The use of hospital data has significantly expanded in the past years to better understand treatment patterns and patients’ characteristics. Comparing treatment and outcomes between hospitals is an important method of ensuring good standards of care.
Undertaking studies that compare between hospitals, particularly between countries, remains a significant challenge due to data privacy concerns. “Federated” analysis, where hospitals can work together to complete the same analysis and share aggregate results while data never leaves the hospitals’ servers, allows robust multi-centre data-analysis to be undertaken without any need for data sharing.

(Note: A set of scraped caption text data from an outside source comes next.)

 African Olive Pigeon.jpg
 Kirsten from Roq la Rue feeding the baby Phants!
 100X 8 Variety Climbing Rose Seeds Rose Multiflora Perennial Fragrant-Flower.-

In an effort to facilitate the above process, the OHDSI network has developed the Observational Medical Outcomes Partnership (OMOP) common data model (CDM). Once hospitals have formatted their data to this common, standardised CDM, an algorithm can be run by each hospital and share the report with other sites. This means than no individual patient data is leaving the hospitals, and the reports contain summaries only which means that the patients cannot be identified. The results are additionally checked by each sites’ disclosure guidelines before being shared.
This project is led from the UK by the National Institute for Care Excellence (NICE). It is looking at the example of how cancer survival differs between different European hospitals. Participation will allow us, NHS Lothian, as part of the DataLoch initiative to test our recently mapped breast cancer data and test our local processes needed to support federated analysis in a safe manner.